The majority of the student’s information is stored electronically in the financial aid system’s database. To insure that only authorized personnel can access this database, a username (assigned code) and personalized password are required to log on to the computer. Staff are instructed to not write their passwords down, and to change their passwords frequently to maintain security. User accounts and usernames are tightly controlled by the system administrator. Student employees who must have access to the computer records are closely supervised and can only access the system with the assistance of an authorized staff member.

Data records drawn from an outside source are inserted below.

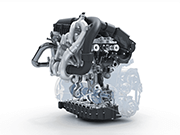 Downsizing Engine CAD Model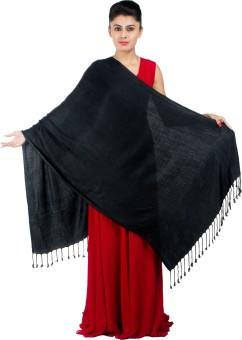 KeepSake Poly Cotton Self Design Women's Shawl - SWLEBH3GSFTZPFAR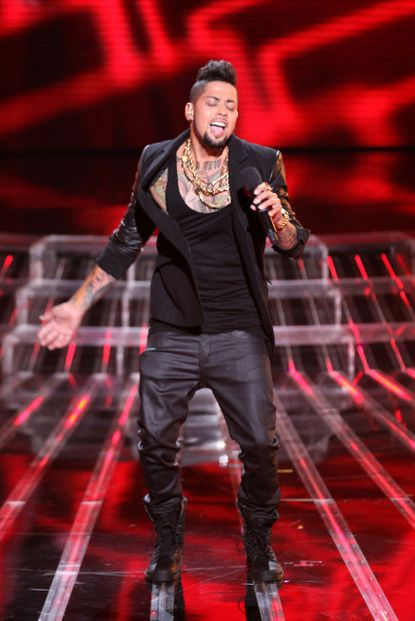 "David Correy performs live on ""X Factor."""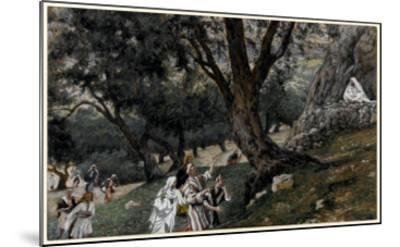 Jesus Went Out into a Desert Place, Illustration for 'The Life of Christ', C.1884-96-James Tissot-Mounted Giclee Print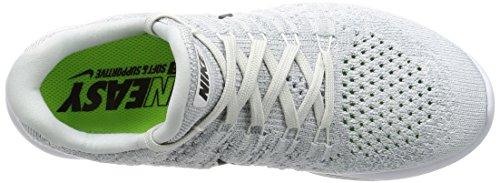 Nike W Nike Lunarepic Low Flyknit 2 White/Black-pure Platinum-wolf Grey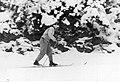 Bronisław Czech podczas treningu przed biegiem na dystansie 18 km Zakopane 1939-02.jpeg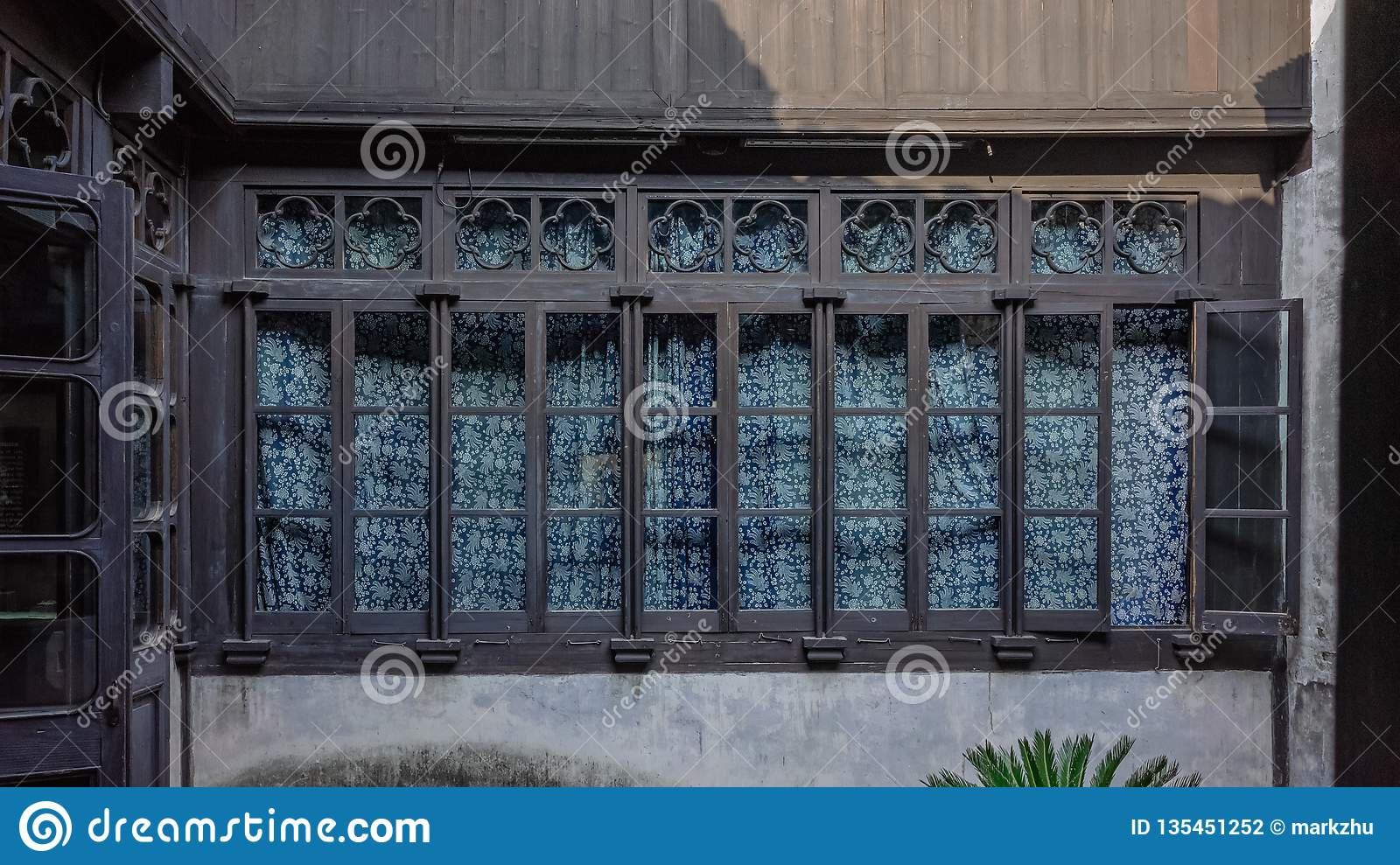 China Blue Curtains Windows Of Traditional Chinese House With Blue Curtains In Xitang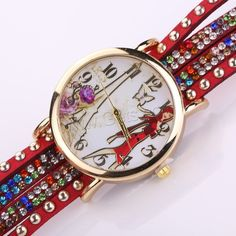 Wrap Watch Velveteen with Glass Zinc Alloy Chinese movement gold color plated with rhinestone 2-strand - Milky Way Jewelry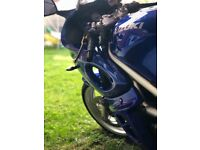 Blue 2002 Suzuki SV650S for sale, may swap or px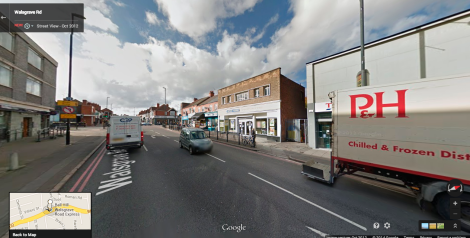 Walsgrave Road - Street View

Students have the right to inspect and review their personal financial aid application records maintained by Caltech. In the case of dependent students, schools may provide parents access toinspect and review the student’s financial aid application records maintained by the Institute. We are not required to provide photocopies of information in the student’s financial aid records unless it is impossible for the student and/or parent to inspect the records personally. (Although allowed by law) the Institute will not charge a fee for photocopies.
Students have the right to request that a school correct records believed to be inaccurate or misleading. In the case of dependent students, schools may allow parents to see records believed to be inaccurate or misleading. If we decide not to amend the records, the student then has the right to a formal hearing. If the record is still not changed in response to the hearing, the student has the right to place a statement in the record commenting on the contested information.
Generally, we must have written permission from the student before releasing any information from the student’s financial aid record. However, the law allows us to disclose records, without consent, to the following:
- Employees of the Institute, the U.S. Department of Education, the California Student Aid Commission, other school’s financial aid offices, scholarship donors, or lenders and guarantors who have a “need-to-know.”
- An auditor designated to audit the college/university Financial Aid Office.
- Individuals or agencies who have obtained court orders or subpoenas.
- Persons who need to know in cases of health and safety emergencies.
- State and local authorities to whom disclosure is required by State Laws adopted before November 19, 1974.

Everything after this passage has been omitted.